Phénicolés : Ils peuvent provoquer chez le foetus une aplasie médullaire par accumulation de la drogue et par effet inhibiteur des synthèses protéiques dans les cellules immatures.
En fin de grossesse, l’accumulation de chloramphénicol peut entraîner chez le prématuré un « syndrome gris » avec collapsus vasculaire dont l’issue peut être fatale par défaut d’excrétion et de conjugaison. Ils sont donc formellement contre-indiqués.
 
Antibiotiques et allaitement :
Le lait est un compartiment de diffusion comme un autre et la barrière mammaire ne diffère guère des autres barrières de l’organisme.

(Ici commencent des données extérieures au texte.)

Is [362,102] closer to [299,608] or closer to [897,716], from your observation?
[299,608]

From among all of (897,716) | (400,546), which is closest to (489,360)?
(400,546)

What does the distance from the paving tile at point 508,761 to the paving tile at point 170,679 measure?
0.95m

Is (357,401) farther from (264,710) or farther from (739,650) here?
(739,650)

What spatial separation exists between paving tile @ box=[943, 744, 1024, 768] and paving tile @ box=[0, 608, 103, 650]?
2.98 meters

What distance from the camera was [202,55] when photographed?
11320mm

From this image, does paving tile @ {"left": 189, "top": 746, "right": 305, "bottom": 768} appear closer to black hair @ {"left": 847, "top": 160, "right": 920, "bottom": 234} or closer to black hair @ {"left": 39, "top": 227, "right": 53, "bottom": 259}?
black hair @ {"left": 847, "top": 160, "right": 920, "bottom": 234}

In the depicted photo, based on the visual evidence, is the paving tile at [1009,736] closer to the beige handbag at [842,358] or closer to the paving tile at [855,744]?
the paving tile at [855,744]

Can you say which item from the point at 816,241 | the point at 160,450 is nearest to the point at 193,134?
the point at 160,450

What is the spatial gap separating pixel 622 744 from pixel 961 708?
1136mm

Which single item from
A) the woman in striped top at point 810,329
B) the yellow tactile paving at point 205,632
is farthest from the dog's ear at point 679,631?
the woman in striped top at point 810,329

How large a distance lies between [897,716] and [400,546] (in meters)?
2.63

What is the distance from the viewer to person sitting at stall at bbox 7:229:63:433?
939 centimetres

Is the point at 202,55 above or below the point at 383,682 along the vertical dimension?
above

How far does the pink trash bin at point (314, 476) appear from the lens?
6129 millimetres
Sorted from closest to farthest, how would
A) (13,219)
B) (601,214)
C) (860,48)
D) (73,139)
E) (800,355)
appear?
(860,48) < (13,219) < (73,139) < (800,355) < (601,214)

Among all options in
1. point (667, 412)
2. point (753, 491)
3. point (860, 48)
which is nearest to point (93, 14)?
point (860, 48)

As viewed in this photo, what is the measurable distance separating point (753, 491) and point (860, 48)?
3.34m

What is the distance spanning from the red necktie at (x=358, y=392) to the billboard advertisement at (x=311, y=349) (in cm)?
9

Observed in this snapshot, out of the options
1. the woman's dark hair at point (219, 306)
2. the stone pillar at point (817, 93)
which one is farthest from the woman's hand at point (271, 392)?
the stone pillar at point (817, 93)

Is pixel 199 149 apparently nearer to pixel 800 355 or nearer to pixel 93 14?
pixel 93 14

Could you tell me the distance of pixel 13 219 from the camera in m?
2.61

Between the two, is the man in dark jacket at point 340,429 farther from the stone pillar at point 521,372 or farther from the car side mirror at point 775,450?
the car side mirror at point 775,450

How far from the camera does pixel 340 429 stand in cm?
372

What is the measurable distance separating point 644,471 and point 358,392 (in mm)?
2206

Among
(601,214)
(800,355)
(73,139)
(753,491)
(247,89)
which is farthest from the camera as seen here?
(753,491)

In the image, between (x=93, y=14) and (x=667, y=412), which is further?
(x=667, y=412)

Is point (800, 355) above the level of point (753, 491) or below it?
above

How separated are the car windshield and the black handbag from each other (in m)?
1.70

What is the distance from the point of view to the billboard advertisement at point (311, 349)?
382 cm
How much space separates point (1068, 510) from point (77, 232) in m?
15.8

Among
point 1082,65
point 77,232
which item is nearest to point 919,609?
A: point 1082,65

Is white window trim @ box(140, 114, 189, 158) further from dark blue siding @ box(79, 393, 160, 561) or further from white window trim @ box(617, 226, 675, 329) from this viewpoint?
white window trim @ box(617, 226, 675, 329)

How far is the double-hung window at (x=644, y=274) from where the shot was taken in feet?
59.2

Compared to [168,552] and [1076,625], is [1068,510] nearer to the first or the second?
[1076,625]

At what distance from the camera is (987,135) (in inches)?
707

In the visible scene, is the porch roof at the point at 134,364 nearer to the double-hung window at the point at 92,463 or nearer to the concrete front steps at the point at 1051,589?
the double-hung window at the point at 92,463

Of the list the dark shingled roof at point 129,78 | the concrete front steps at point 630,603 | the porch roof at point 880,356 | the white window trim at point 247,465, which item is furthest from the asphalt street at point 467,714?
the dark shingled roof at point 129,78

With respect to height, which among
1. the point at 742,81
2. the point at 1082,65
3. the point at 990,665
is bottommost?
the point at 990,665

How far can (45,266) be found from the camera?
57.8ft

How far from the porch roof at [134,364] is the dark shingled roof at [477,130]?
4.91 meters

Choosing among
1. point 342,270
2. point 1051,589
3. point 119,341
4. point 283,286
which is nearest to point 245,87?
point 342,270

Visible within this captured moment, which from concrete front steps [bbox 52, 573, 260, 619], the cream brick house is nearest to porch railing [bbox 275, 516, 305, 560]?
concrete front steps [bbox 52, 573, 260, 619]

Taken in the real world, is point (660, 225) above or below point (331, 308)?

Le problème de l’allaitement est particulier car : il peut à tout moment être stoppé si nécessité d’utiliser un antibiotique d’innocuité non démontrée chez le nourrisson, les éventuelles conséquences néfastes sur le nourrisson sont presque toujours immédiates (diarrhée, vomissements).
Pour être dangereux, un antibiotique devra : être potentiellement toxique pour le nourrisson (beaucoup ne le sont pas), franchir la barrière mammaire pour se retrouver à une concentration notable dans le lait, être absorbé par le tube digestif du nourrisson.
Les bêtalactamines (pénicillines et céphalosporines) passent peu dans le lait. Aucun incident clinique n’a été décrit. Les macrolides sont sans danger pour le nourrisson.
La Rovamycine a une concentration élevée dans le lait de la mère : mais cet antibiotique est très bien toléré par le NN.
Les bêtalactamines et macrolides sont toujours préférés en première intention même si pour les premiers, le risque d’allergies et d’induction de futures résistances bactériennes est classiquement mis en avant.
Les cyclines passent dans le lait de façon modérée, le danger potentiel pour l’émail dentaire n’a jamais été démontré au cours de la lactation.
Les aminosides ont un passage lacté réduit. L’absorption digestive par l’enfant est nulle mais l’effet sur l’établissement de la flore digestive n’a pas été étudié.
Vu les risques articulaires, les pédiatres préfèrent éviter les quinolones.
Les antituberculeux : les passages sont très faibles ou nuls dans le lait. Les risques sont mal connus et il est conseillé d’éviter l’allaitement chez une mère tuberculeuse.
Les sulfamides sont déconseillés lorsque l’enfant nourri est un prématuré ou un nouveau-né en situation de détresse, ou s’il présente un ictère. L’association triméthroprime-sulfamide (Bactrim) est contre-indiquée car présente les mêmes inconvénients.
Les antiseptiques urinaires, acide nalidixique (Négram), nitrofurantoïne (Furadantine) et nitroxoline (Nibiot) sont compatibles avec l’allaitement, le Nibiol étant largement utilisé en pédiatrie, dès la période néonatale.